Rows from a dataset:
____

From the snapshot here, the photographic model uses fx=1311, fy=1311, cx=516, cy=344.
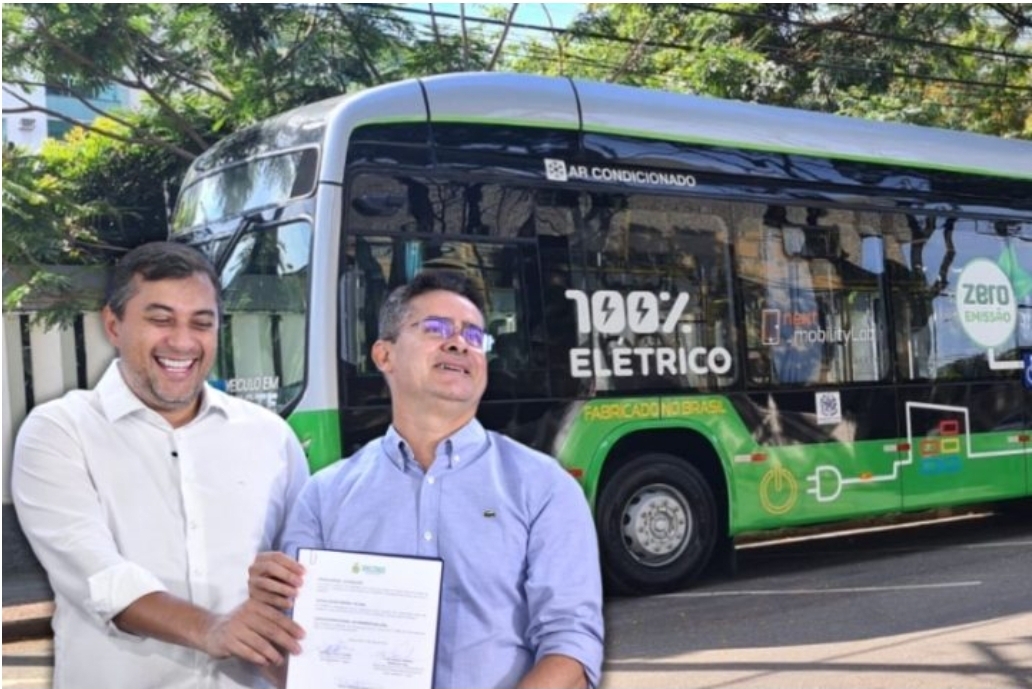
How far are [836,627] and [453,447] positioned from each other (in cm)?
533

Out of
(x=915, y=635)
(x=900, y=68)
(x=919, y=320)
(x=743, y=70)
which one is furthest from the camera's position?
(x=900, y=68)

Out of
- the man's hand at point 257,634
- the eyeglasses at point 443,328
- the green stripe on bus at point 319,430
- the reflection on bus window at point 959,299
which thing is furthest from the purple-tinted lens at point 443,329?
the reflection on bus window at point 959,299

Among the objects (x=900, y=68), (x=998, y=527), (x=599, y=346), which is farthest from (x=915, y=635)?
(x=900, y=68)

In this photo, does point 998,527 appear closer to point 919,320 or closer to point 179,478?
point 919,320

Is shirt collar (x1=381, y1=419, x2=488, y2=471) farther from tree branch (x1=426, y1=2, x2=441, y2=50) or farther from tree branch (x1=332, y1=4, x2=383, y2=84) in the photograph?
tree branch (x1=426, y1=2, x2=441, y2=50)

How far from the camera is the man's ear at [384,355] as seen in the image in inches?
86.0

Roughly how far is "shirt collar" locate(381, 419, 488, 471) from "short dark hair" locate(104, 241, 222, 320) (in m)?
0.44

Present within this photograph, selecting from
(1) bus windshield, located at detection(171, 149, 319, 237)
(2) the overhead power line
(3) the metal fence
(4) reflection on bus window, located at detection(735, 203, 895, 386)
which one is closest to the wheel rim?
(4) reflection on bus window, located at detection(735, 203, 895, 386)

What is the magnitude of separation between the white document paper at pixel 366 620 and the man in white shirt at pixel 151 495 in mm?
168

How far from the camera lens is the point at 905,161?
923 centimetres

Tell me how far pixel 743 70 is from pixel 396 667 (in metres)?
11.9

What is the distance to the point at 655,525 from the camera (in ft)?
26.5

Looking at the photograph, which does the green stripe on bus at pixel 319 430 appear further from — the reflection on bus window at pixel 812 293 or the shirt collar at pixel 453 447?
the shirt collar at pixel 453 447

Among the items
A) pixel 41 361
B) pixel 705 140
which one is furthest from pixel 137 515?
pixel 705 140
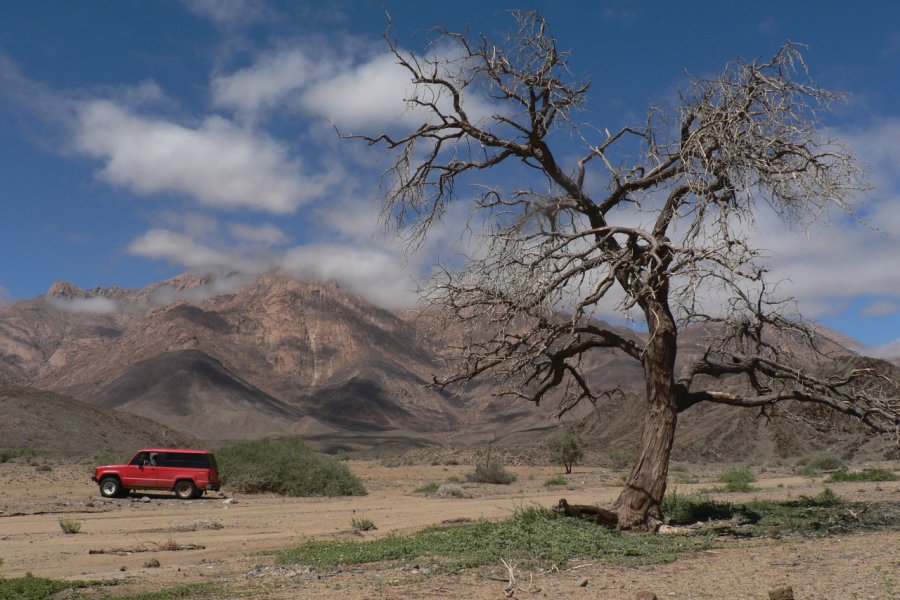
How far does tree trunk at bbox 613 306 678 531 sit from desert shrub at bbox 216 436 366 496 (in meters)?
19.0

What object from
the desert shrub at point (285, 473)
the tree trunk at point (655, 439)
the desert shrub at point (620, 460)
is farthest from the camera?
the desert shrub at point (620, 460)

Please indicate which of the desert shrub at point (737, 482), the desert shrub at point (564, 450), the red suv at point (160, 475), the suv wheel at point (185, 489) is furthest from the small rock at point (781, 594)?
the desert shrub at point (564, 450)

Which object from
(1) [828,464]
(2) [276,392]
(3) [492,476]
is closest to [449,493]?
(3) [492,476]

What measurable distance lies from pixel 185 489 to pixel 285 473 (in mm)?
4475

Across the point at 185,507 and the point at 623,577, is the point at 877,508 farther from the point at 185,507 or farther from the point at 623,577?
the point at 185,507

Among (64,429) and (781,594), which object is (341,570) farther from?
(64,429)

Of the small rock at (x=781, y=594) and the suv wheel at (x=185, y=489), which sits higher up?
the small rock at (x=781, y=594)

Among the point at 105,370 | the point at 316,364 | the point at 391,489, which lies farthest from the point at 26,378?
the point at 391,489

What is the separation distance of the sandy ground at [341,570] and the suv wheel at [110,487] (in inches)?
57.0

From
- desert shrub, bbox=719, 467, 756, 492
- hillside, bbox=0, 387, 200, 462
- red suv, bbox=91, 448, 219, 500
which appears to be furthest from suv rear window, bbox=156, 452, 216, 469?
hillside, bbox=0, 387, 200, 462

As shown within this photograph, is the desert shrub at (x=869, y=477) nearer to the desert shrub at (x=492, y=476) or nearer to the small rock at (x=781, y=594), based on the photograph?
the desert shrub at (x=492, y=476)

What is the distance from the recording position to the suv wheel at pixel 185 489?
25609mm

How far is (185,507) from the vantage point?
74.6 feet

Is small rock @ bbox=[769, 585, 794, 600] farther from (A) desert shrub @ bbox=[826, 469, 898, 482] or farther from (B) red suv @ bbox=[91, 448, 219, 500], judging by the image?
(B) red suv @ bbox=[91, 448, 219, 500]
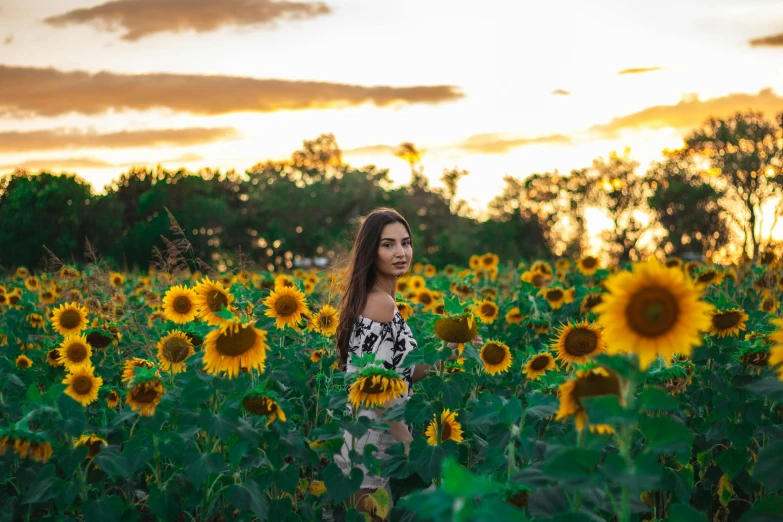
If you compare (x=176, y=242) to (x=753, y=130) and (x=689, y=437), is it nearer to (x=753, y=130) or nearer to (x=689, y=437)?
(x=689, y=437)

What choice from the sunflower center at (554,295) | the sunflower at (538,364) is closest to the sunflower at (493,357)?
the sunflower at (538,364)

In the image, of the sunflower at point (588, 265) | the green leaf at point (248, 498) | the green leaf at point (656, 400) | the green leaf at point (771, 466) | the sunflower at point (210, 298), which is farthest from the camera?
the sunflower at point (588, 265)

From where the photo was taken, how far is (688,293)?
197 cm

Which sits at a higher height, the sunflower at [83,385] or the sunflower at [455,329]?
the sunflower at [455,329]

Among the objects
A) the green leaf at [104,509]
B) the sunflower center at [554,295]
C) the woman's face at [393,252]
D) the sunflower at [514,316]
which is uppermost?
the woman's face at [393,252]

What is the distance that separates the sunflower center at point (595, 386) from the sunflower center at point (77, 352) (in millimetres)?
3419

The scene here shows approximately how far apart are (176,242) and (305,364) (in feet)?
6.28

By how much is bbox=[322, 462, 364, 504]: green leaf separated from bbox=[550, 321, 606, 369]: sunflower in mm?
1116

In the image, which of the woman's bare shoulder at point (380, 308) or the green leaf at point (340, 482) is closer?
the green leaf at point (340, 482)

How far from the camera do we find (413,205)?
44.8m

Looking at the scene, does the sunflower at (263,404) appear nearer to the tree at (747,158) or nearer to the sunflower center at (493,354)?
the sunflower center at (493,354)

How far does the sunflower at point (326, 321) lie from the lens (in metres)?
4.67

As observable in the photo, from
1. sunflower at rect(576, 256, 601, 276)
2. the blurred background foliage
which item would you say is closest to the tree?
the blurred background foliage

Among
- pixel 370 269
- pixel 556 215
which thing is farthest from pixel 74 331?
pixel 556 215
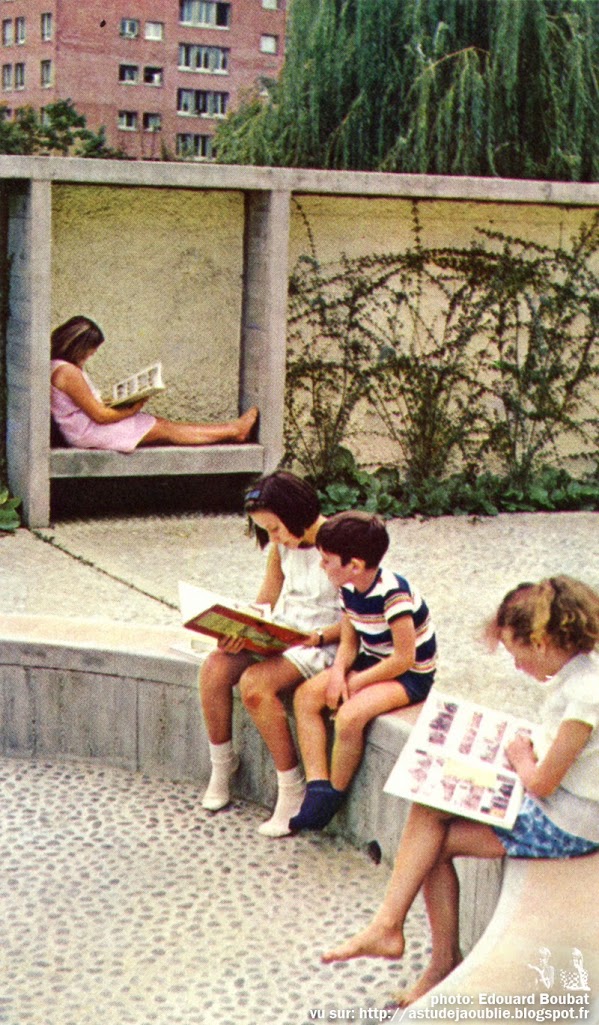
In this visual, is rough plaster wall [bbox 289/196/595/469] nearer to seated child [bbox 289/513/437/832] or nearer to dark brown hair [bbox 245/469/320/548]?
dark brown hair [bbox 245/469/320/548]

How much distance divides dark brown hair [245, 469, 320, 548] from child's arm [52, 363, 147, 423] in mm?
3424

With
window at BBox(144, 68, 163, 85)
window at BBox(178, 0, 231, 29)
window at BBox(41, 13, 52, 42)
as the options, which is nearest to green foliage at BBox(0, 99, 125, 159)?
window at BBox(41, 13, 52, 42)

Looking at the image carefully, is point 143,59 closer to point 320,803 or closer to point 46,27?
point 46,27

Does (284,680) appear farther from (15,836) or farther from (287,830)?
(15,836)

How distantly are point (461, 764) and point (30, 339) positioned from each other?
4.53 metres

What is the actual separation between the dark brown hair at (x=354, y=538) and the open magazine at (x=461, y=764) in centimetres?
44

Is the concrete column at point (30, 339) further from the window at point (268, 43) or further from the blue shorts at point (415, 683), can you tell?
the window at point (268, 43)

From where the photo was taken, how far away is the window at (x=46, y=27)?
7369 centimetres

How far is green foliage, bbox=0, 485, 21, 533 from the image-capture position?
7.68m

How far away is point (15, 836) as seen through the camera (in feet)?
15.0

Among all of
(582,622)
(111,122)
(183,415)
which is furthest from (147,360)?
(111,122)

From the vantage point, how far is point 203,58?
81938 millimetres

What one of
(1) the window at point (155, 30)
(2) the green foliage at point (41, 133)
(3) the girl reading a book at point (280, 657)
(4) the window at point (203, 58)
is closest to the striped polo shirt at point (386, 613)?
(3) the girl reading a book at point (280, 657)

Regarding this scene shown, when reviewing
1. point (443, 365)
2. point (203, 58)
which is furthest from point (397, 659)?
point (203, 58)
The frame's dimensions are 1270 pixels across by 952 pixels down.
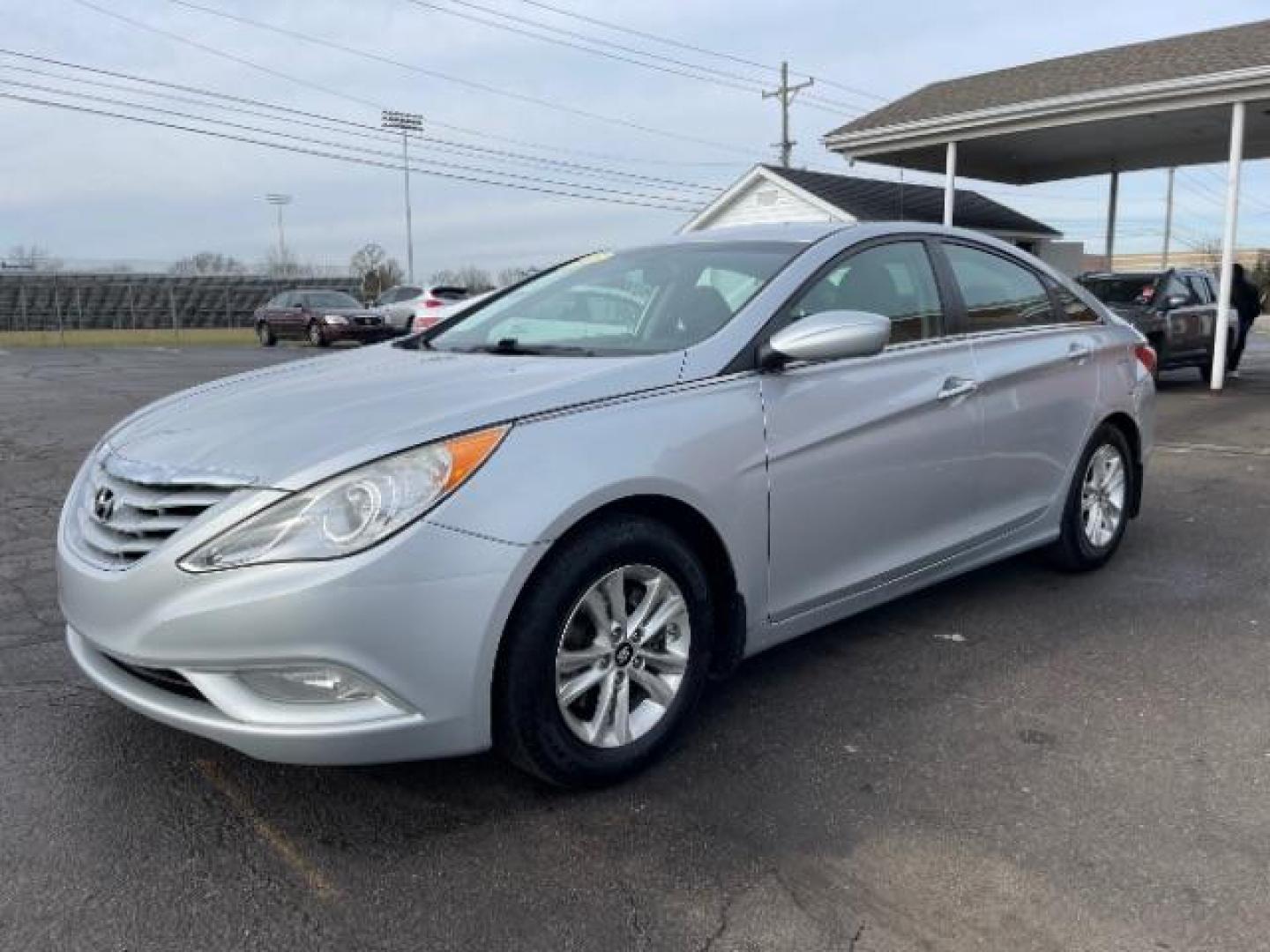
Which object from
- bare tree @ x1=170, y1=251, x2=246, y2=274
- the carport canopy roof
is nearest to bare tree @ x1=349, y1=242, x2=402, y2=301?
bare tree @ x1=170, y1=251, x2=246, y2=274

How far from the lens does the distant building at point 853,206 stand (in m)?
22.2

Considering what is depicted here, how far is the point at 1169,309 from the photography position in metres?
13.8

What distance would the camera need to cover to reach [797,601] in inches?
134

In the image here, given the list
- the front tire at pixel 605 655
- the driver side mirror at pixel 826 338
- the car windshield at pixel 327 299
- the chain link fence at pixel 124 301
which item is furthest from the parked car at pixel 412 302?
the front tire at pixel 605 655

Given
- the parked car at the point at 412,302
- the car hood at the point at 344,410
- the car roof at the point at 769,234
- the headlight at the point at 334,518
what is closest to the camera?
the headlight at the point at 334,518

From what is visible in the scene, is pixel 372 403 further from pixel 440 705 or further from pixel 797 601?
pixel 797 601

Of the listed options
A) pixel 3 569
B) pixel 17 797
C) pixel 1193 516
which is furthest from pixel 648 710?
pixel 1193 516

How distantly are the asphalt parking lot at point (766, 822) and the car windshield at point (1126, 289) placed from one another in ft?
35.7

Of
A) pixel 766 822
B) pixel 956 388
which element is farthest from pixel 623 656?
pixel 956 388

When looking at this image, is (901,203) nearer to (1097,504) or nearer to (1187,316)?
(1187,316)

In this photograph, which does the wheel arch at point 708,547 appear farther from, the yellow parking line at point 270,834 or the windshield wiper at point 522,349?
the yellow parking line at point 270,834

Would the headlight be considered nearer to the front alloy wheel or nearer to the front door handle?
the front alloy wheel

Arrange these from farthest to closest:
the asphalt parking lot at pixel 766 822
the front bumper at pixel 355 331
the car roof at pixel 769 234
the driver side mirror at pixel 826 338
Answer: the front bumper at pixel 355 331 < the car roof at pixel 769 234 < the driver side mirror at pixel 826 338 < the asphalt parking lot at pixel 766 822

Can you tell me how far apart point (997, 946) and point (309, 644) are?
1.65 meters
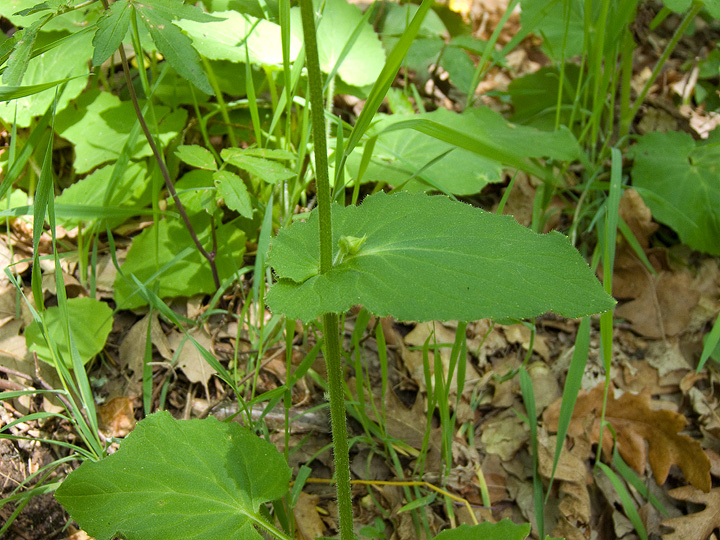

____

Work required >> Scale the stretch from the line containing "How far away is point" through the line containing "81938 millimetres" by rewriting those lines in full, requests included. Multiply every distance and coordinate in the answers by 1.3, rounding each to its original number of decimal places with halves rounded up.

In response >>
How far away is point (15, 836) as seen through the camera (in feet)?
19.5

Among all of
(582,622)
(111,122)
(183,415)
which is furthest from (147,360)?
(144,159)

From the vantage point, how far is point 203,58?
106519 millimetres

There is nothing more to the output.